> _The data_:

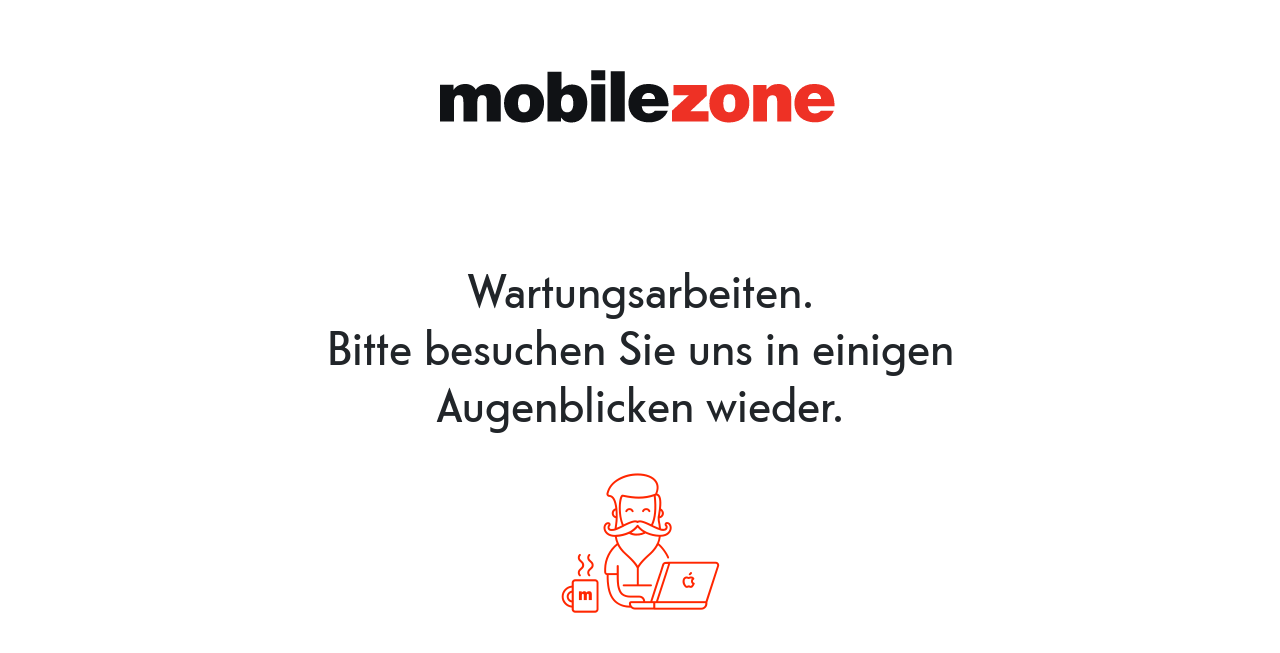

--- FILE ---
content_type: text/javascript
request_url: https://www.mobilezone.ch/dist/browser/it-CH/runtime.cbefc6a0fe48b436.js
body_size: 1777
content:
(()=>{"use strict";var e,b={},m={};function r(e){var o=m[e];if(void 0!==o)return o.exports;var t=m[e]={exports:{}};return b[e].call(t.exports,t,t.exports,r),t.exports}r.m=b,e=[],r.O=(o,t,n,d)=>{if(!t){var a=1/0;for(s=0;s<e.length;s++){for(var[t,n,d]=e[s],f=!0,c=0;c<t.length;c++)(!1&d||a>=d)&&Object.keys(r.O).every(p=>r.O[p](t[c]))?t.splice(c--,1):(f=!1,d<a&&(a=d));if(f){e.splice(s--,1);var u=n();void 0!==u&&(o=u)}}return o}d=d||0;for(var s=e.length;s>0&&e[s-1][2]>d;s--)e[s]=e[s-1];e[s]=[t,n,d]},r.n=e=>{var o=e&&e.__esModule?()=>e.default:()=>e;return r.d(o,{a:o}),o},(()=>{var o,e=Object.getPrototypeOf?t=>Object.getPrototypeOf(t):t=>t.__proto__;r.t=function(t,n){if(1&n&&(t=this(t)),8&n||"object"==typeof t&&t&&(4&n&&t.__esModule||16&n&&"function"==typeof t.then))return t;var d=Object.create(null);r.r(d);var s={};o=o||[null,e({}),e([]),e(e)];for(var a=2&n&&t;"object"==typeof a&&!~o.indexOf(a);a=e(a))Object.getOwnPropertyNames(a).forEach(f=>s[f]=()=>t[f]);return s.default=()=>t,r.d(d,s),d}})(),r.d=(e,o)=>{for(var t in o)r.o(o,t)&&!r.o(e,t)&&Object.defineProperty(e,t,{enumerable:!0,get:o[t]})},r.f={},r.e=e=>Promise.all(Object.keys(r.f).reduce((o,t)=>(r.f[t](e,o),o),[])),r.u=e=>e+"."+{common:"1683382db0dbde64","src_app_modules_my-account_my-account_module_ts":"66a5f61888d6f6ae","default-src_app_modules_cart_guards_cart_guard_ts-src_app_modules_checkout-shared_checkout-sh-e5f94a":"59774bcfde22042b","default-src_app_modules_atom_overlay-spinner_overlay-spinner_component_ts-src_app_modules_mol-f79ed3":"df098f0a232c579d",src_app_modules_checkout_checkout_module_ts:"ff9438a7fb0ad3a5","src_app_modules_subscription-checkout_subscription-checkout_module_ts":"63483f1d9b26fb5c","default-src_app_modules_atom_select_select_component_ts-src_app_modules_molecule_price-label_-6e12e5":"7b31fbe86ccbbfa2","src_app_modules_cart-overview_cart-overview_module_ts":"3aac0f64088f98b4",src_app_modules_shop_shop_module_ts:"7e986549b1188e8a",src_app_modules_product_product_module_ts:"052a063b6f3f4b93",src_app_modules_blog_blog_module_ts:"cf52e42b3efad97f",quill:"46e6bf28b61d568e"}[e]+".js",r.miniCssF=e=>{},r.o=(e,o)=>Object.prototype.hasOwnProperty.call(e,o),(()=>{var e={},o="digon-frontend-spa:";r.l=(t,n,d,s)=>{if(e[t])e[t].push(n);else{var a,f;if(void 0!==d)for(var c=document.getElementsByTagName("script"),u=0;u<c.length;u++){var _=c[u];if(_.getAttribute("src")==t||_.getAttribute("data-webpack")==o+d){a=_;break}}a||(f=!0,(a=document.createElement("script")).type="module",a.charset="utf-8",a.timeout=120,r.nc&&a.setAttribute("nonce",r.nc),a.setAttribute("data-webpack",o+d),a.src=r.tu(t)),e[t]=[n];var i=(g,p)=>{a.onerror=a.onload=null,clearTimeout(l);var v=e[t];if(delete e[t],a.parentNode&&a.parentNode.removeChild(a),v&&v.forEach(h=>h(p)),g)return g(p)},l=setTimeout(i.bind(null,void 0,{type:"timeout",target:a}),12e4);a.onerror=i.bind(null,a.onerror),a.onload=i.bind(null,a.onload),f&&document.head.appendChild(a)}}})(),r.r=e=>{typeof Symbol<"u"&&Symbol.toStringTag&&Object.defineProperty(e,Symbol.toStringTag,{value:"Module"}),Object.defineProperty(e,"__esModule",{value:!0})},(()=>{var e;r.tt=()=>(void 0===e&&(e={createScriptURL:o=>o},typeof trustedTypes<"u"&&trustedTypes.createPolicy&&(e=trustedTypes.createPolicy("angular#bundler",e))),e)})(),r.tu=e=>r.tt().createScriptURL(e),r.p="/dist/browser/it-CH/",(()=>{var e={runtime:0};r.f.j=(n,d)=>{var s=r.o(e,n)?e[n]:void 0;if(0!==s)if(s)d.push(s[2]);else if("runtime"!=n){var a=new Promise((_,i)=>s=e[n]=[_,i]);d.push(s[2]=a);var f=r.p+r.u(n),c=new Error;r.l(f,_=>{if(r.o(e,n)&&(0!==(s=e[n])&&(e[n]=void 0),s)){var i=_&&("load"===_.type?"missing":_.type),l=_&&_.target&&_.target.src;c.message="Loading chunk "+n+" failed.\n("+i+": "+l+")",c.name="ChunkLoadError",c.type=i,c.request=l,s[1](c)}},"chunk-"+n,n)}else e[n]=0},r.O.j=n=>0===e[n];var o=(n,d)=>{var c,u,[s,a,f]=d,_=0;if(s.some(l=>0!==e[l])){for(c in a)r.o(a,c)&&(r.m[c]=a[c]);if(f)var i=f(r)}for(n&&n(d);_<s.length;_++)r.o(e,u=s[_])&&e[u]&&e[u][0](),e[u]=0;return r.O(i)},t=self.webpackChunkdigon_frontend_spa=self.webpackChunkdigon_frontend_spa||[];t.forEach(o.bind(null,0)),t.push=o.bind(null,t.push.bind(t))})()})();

> _What is expected_:
Retype the entries verbatim and drop the pictures.

> _Exercise answer_:
--- FILE ---
content_type: text/javascript
request_url: https://www.mobilezone.ch/dist/browser/it-CH/runtime.cbefc6a0fe48b436.js
body_size: 1777
content:
(()=>{"use strict";var e,b={},m={};function r(e){var o=m[e];if(void 0!==o)return o.exports;var t=m[e]={exports:{}};return b[e].call(t.exports,t,t.exports,r),t.exports}r.m=b,e=[],r.O=(o,t,n,d)=>{if(!t){var a=1/0;for(s=0;s<e.length;s++){for(var[t,n,d]=e[s],f=!0,c=0;c<t.length;c++)(!1&d||a>=d)&&Object.keys(r.O).every(p=>r.O[p](t[c]))?t.splice(c--,1):(f=!1,d<a&&(a=d));if(f){e.splice(s--,1);var u=n();void 0!==u&&(o=u)}}return o}d=d||0;for(var s=e.length;s>0&&e[s-1][2]>d;s--)e[s]=e[s-1];e[s]=[t,n,d]},r.n=e=>{var o=e&&e.__esModule?()=>e.default:()=>e;return r.d(o,{a:o}),o},(()=>{var o,e=Object.getPrototypeOf?t=>Object.getPrototypeOf(t):t=>t.__proto__;r.t=function(t,n){if(1&n&&(t=this(t)),8&n||"object"==typeof t&&t&&(4&n&&t.__esModule||16&n&&"function"==typeof t.then))return t;var d=Object.create(null);r.r(d);var s={};o=o||[null,e({}),e([]),e(e)];for(var a=2&n&&t;"object"==typeof a&&!~o.indexOf(a);a=e(a))Object.getOwnPropertyNames(a).forEach(f=>s[f]=()=>t[f]);return s.default=()=>t,r.d(d,s),d}})(),r.d=(e,o)=>{for(var t in o)r.o(o,t)&&!r.o(e,t)&&Object.defineProperty(e,t,{enumerable:!0,get:o[t]})},r.f={},r.e=e=>Promise.all(Object.keys(r.f).reduce((o,t)=>(r.f[t](e,o),o),[])),r.u=e=>e+"."+{common:"1683382db0dbde64","src_app_modules_my-account_my-account_module_ts":"66a5f61888d6f6ae","default-src_app_modules_cart_guards_cart_guard_ts-src_app_modules_checkout-shared_checkout-sh-e5f94a":"59774bcfde22042b","default-src_app_modules_atom_overlay-spinner_overlay-spinner_component_ts-src_app_modules_mol-f79ed3":"df098f0a232c579d",src_app_modules_checkout_checkout_module_ts:"ff9438a7fb0ad3a5","src_app_modules_subscription-checkout_subscription-checkout_module_ts":"63483f1d9b26fb5c","default-src_app_modules_atom_select_select_component_ts-src_app_modules_molecule_price-label_-6e12e5":"7b31fbe86ccbbfa2","src_app_modules_cart-overview_cart-overview_module_ts":"3aac0f64088f98b4",src_app_modules_shop_shop_module_ts:"7e986549b1188e8a",src_app_modules_product_product_module_ts:"052a063b6f3f4b93",src_app_modules_blog_blog_module_ts:"cf52e42b3efad97f",quill:"46e6bf28b61d568e"}[e]+".js",r.miniCssF=e=>{},r.o=(e,o)=>Object.prototype.hasOwnProperty.call(e,o),(()=>{var e={},o="digon-frontend-spa:";r.l=(t,n,d,s)=>{if(e[t])e[t].push(n);else{var a,f;if(void 0!==d)for(var c=document.getElementsByTagName("script"),u=0;u<c.length;u++){var _=c[u];if(_.getAttribute("src")==t||_.getAttribute("data-webpack")==o+d){a=_;break}}a||(f=!0,(a=document.createElement("script")).type="module",a.charset="utf-8",a.timeout=120,r.nc&&a.setAttribute("nonce",r.nc),a.setAttribute("data-webpack",o+d),a.src=r.tu(t)),e[t]=[n];var i=(g,p)=>{a.onerror=a.onload=null,clearTimeout(l);var v=e[t];if(delete e[t],a.parentNode&&a.parentNode.removeChild(a),v&&v.forEach(h=>h(p)),g)return g(p)},l=setTimeout(i.bind(null,void 0,{type:"timeout",target:a}),12e4);a.onerror=i.bind(null,a.onerror),a.onload=i.bind(null,a.onload),f&&document.head.appendChild(a)}}})(),r.r=e=>{typeof Symbol<"u"&&Symbol.toStringTag&&Object.defineProperty(e,Symbol.toStringTag,{value:"Module"}),Object.defineProperty(e,"__esModule",{value:!0})},(()=>{var e;r.tt=()=>(void 0===e&&(e={createScriptURL:o=>o},typeof trustedTypes<"u"&&trustedTypes.createPolicy&&(e=trustedTypes.createPolicy("angular#bundler",e))),e)})(),r.tu=e=>r.tt().createScriptURL(e),r.p="/dist/browser/it-CH/",(()=>{var e={runtime:0};r.f.j=(n,d)=>{var s=r.o(e,n)?e[n]:void 0;if(0!==s)if(s)d.push(s[2]);else if("runtime"!=n){var a=new Promise((_,i)=>s=e[n]=[_,i]);d.push(s[2]=a);var f=r.p+r.u(n),c=new Error;r.l(f,_=>{if(r.o(e,n)&&(0!==(s=e[n])&&(e[n]=void 0),s)){var i=_&&("load"===_.type?"missing":_.type),l=_&&_.target&&_.target.src;c.message="Loading chunk "+n+" failed.\n("+i+": "+l+")",c.name="ChunkLoadError",c.type=i,c.request=l,s[1](c)}},"chunk-"+n,n)}else e[n]=0},r.O.j=n=>0===e[n];var o=(n,d)=>{var c,u,[s,a,f]=d,_=0;if(s.some(l=>0!==e[l])){for(c in a)r.o(a,c)&&(r.m[c]=a[c]);if(f)var i=f(r)}for(n&&n(d);_<s.length;_++)r.o(e,u=s[_])&&e[u]&&e[u][0](),e[u]=0;return r.O(i)},t=self.webpackChunkdigon_frontend_spa=self.webpackChunkdigon_frontend_spa||[];t.forEach(o.bind(null,0)),t.push=o.bind(null,t.push.bind(t))})()})();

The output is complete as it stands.